“Consummate Actress, Hampered by Beauty” – Glorious Photos of Vivien Leigh

"People think that if you look fairly reasonable, you can’t possibly act, and as I only care about acting, I think beauty can be a great handicap, if you really want to look like the part you’re playing, which isn’t necessarily like you."

Vivien Leigh

Indian-born English mericanctress Vivien Leigh (1913 – 1967), who won Academy Awards for her roles in ‘Gone With The Wind’ and ‘A Streetcar Named Desire’. (Photo by Sasha/Getty Images)

Throughout her life Vivien Leigh was considered by most as one of the most beautiful actresses of her day, and for that matter any other day. It was George Cukor, the original director of Gone With the Wind, who said Vivien Leigh was the “consumate actress, hampered by beauty.” When she was once asked, however, if she considered her beauty to have ever been a problem, she said:

People think that if you look fairly reasonable, you can’t possibly act, and as I only care about acting, I think beauty can be a great handicap, if you really want to look like the part you’re playing, which isn’t necessarily like you.

Laurence Oliver who had married Leigh in 1940 in a ceremony in Santa Barbara in California hosted by Ronald and Benita Coleman said that her critics should:

Give her credit for being an actress and not go on forever letting their judgments be distorted by her great beauty.

Garson Kanin, the great screen writer and with Katharine Hepburn a witness to Olivier and Leigh’s wedding, described the Indian-born English actress as:

A stunner whose ravishing beauty often tended to obscure her staggering achievements as an actress. Great beauties are infrequently great actresses – simply because they don’t need to be. Vivien was different; ambitious, persevering, serious, often inspired.

Vivien Leigh

English actress Vivien Leigh, 1937. (Photo by Sasha/Hulton Archive/Getty Images)

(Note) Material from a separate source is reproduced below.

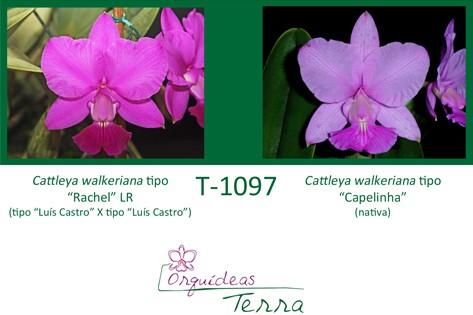 Cattleya walkeriana tipo Rachel LR X Cattleya walkeriana tipo Capelinha  - Orquídeas Terra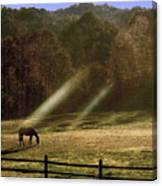 Early Morning Grazing Canvas Print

Vivien Leigh Gone With the Wind

Vivien Leigh as Scarlett O’Hara in Gone With the Wind

Although well known in Britain it wasn’t until the release of Gone with the Wind in 1939 that Leigh became famous in America and throughout the rest of the world. In December 1939 the New York Times wrote,

Miss Leigh’s Scarlett has vindicated the absurd talent quest that indirectly turned her up. She is so perfectly designed for the part by art and nature that any other actress in the role would be inconceivable.


Vivien Leigh

A smoking Vivien Leigh during the filming of Gone with the Wind


Viven Leigh

Vivien Leigh

by James Abbe Jr, toned vintage bromide print, 1939

Vivien Leigh

by Cyril Arapoff, film negative, 1930s

 Leigh as Titania from A Midsummer Night's Dream, 1937

Leigh as Titania from A Midsummer Night’s Dream, 1937


Viven Leigh black dress

Vivien Leigh

Vivien Leigh

Vivien Leigh

Vivien Leigh

English actress Vivien Leigh (1913 – 1967). Original Publication: People Disc – HS0069 (Photo by Sasha/Getty Images)


Vivien Leigh

25th January 1935: English actress Vivien Leigh (1913-1967), born Vivien Mary Hartley, the wife of actor Laurence Olivier. (Photo by Sasha/Getty Images)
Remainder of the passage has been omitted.